Reef Box Etc wrote:There are many X10-based automations, but since pretty all the equip. are in one location, I usually use relays instead. There are cons and pros of each type, but IMO, it is easier to trouble shoot.
The most common item on reef tank to be automated is light. For this, I just use regular applicance timer. Those that are into astronmical timing (moonlight simulation) may use more sophicated timer, but I am not a big fan of it.
Another item is topoff. This topic is a whole field by itself. I prefer to use electric solenoid-based automation because of the reliability compare to mechanical valves, such as floats.
Reef Box Etc wrote:Not specific data, but misapplication is usually the issue with float valve. For example, some float valve can't handle line pressure of 100 psi, if you are one of those that use straight tap water as top offs.
So you never have leaky toilet?
Reef Box Etc wrote:I agree with you that nothing is failure-proof. But it is difficult to assign fault to the solenoid in clothwasher if the sensor or other ancillary part is at fault.

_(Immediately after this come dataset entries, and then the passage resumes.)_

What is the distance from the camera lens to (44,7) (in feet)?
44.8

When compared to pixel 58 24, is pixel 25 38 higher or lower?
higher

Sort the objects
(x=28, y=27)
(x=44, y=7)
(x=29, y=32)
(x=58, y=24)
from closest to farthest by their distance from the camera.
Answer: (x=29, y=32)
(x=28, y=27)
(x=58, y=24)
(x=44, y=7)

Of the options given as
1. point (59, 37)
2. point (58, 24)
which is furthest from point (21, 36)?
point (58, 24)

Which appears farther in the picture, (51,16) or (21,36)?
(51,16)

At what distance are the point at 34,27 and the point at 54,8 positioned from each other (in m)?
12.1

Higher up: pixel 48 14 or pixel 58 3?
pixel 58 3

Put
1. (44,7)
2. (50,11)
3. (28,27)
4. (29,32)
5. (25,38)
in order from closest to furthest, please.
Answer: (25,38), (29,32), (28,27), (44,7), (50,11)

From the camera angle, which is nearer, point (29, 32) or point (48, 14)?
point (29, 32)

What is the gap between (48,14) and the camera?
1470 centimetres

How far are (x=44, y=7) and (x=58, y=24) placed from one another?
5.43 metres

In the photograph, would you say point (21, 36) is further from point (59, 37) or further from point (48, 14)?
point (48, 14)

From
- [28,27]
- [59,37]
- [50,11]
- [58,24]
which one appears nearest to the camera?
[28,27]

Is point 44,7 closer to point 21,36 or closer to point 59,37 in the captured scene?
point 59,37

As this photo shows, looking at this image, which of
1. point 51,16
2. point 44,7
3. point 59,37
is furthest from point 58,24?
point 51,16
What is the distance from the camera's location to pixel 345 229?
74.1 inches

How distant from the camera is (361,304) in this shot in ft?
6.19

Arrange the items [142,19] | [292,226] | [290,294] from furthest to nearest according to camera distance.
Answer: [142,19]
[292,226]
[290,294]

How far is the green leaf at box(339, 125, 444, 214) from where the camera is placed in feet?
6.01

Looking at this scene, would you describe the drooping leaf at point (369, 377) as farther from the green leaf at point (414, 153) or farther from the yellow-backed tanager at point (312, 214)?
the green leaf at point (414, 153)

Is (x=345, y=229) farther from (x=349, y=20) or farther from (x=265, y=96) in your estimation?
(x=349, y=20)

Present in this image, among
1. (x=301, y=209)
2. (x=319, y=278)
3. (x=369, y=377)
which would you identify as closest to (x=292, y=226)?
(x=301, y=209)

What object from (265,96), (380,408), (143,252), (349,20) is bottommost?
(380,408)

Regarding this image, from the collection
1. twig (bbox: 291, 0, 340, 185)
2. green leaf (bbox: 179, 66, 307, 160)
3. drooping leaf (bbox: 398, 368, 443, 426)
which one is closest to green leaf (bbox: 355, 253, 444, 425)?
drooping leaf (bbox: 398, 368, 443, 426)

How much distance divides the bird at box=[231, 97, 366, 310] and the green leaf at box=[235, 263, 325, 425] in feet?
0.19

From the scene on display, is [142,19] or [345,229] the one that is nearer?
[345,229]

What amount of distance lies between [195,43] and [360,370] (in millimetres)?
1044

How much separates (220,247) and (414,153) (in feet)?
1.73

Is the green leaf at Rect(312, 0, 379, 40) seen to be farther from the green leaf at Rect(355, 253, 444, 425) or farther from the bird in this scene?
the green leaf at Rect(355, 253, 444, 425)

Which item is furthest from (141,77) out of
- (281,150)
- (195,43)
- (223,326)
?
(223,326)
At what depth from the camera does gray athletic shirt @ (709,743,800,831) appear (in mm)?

Solenoid value does seem to be more expensive than float valve. I don't know if you are going to agree with me on this on not, but solenoid-based automation give you more flexibility than mechanical valve because there need not be a physical, rigid rod (connection) between the float (sensor) and the valve (actuator). More specifically, the float and the valve usually is in the same container, while a solenoid can be on a different location than the pressure/level sensor.
Reef Box Etc wrote:Not a QA engineer, but I my assertion is based on the number of on/off operation that the solenoid are rated for. Most are "certified" to millions of operation, and mechanical float switch don't usually brag about it.
So how deep is my hole?
I do everyhting I can to avoid automation. The more you automate, the more room all the equipment takes up.